Perceptions of the SOX Compliance Process and ICFR Reporting
In past years, Protiviti has asked respondents about their perceptions of the benefits of SOX. For example, last year 68 percent of respondents reported that, in their view, their organization’s internal control over financial reporting (ICFR) structure has “significantly” or “moderately” improved since an ICFR external audit became required.
This year, Protiviti appears to have taken a different approach by focusing on the extension of SOX compliance processes to non-financial data. Forty-one percent of respondents stated that, during 2021, their organization applied ICFR-type processes to human capital reporting; an additional 34 percent indicated that they planned to do so in the future. Similarly, 42 percent of respondent indicated that their organization had disclosed ESG metrics in 2021 and applied ICFR-type processes to that information, while an additional 38 percent said that planned to do so in the future.

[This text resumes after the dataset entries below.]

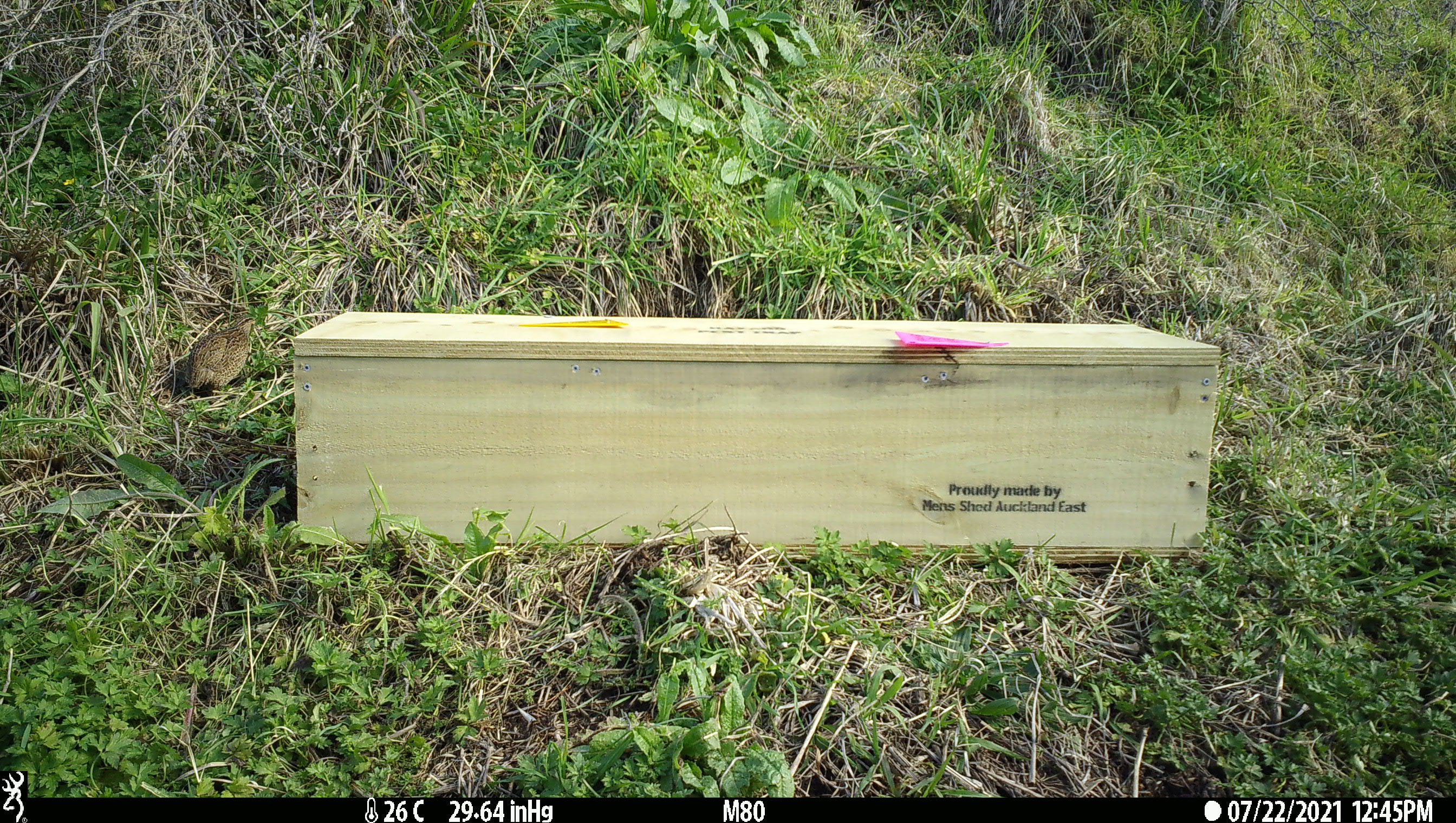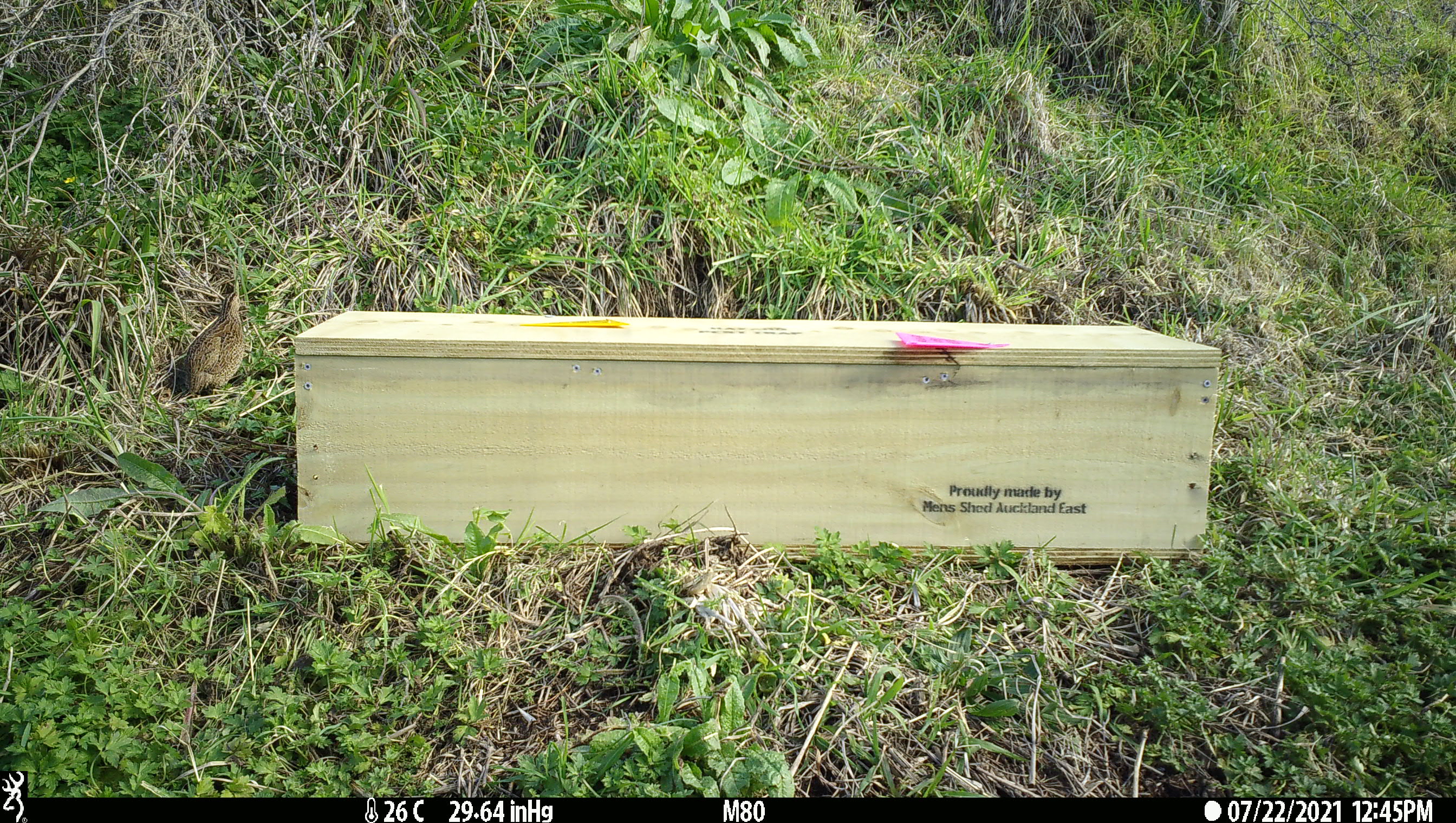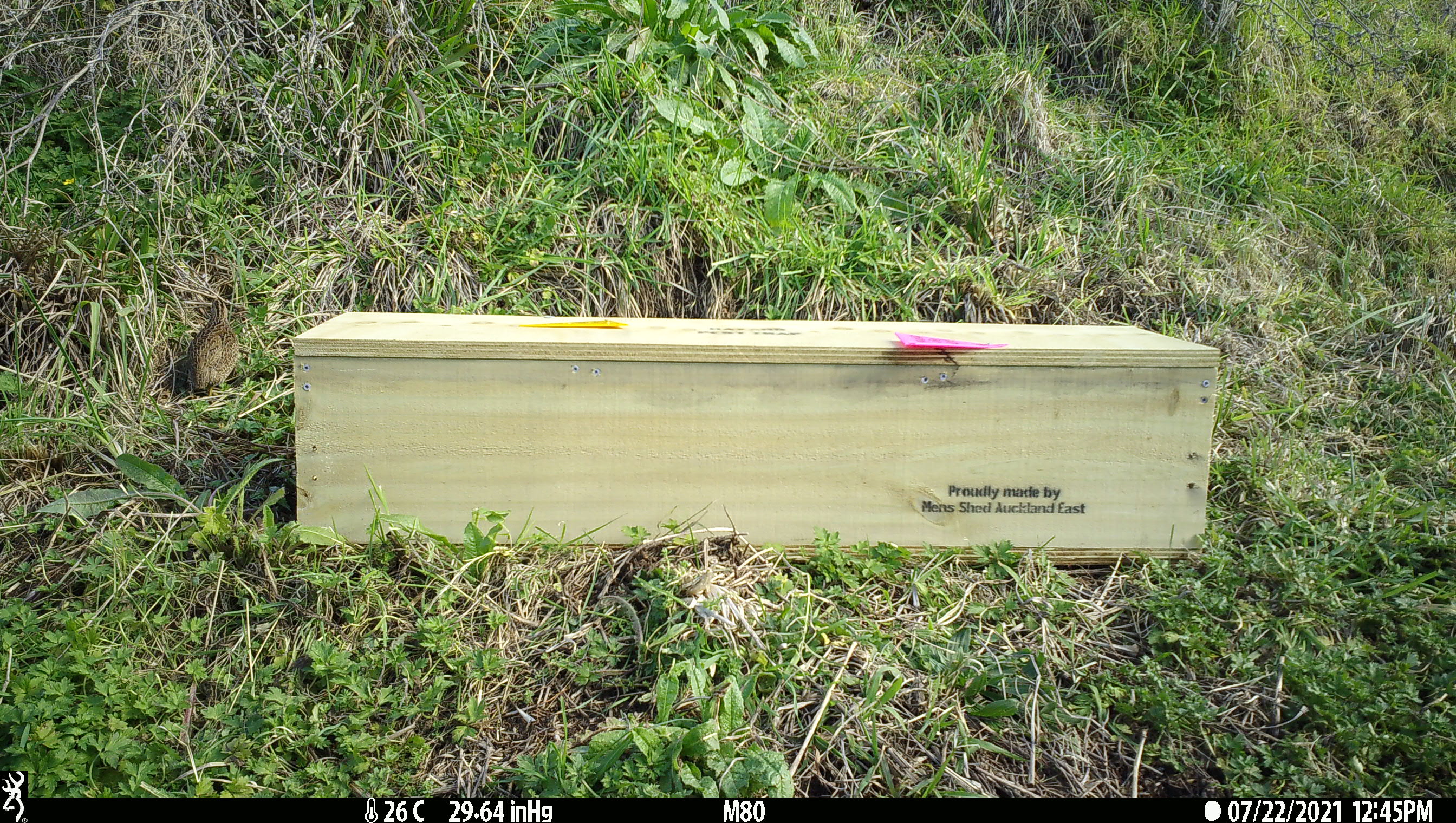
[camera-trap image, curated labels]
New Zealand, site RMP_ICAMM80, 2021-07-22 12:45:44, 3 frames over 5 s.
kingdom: Animalia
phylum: Chordata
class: Aves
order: Galliformes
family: Phasianidae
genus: Synoicus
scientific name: Synoicus ypsilophorus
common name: brown quail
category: quail brown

Protiviti also asked about the corporate functions involved in SOX compliance. Seventy-four percent of respondents said that internal audit engaged in SOX activities, down from 81 percent in 2021. Internal audit was also the organizational unit most frequently cited as supporting SOX testing. On average, internal audit was reported to have spent 58 percent of its time on SOX, up from 49 percent last year.
In terms of changes in SOX compliance programs during 2021, the three areas most frequently identified as having undergone either “extensive” or “substantial” changes were:
Additional testing to justify using the work of others (38 percent).
Challenging the credentials (objectivity and competency) of other performing testing (36 percent).
Increase in scope to baseline test more IT reports (35 percent).
Comment: SOX compliance costs continue to rise for most categories of companies, and the extension of SOX processes to additional reporting areas, such as human capital and ESG, is likely to exacerbate these cost increases. This is especially likely if the SEC adopts its climate change reporting proposals. The proposed financial statements disclosures relating to climate would have a significant impact on ICFR for most companies. See SEC Unveils its Climate Disclosure Proposals, March 2022 Update. In light of the SEC’s ambitious schedule for adoption and implementation of these rules (see SEC Rulemaking is in Hyperdrive: Spring 2022 Regulatory Agenda in this Update), managements and audit committees should already be considering how their controls would be affected.
Protiviti’s annual surveys have also documented the increasing use of technology in SOX compliance and the opportunities that automation affords for reductions (or at least slower increases) in compliance costs. As noted last year in Protiviti: Companies are Spending More Time and Money on SOX Compliance, above, audit committees may want to explore with management whether it is taking advantage of opportunities to automate compliance and, if not, why not.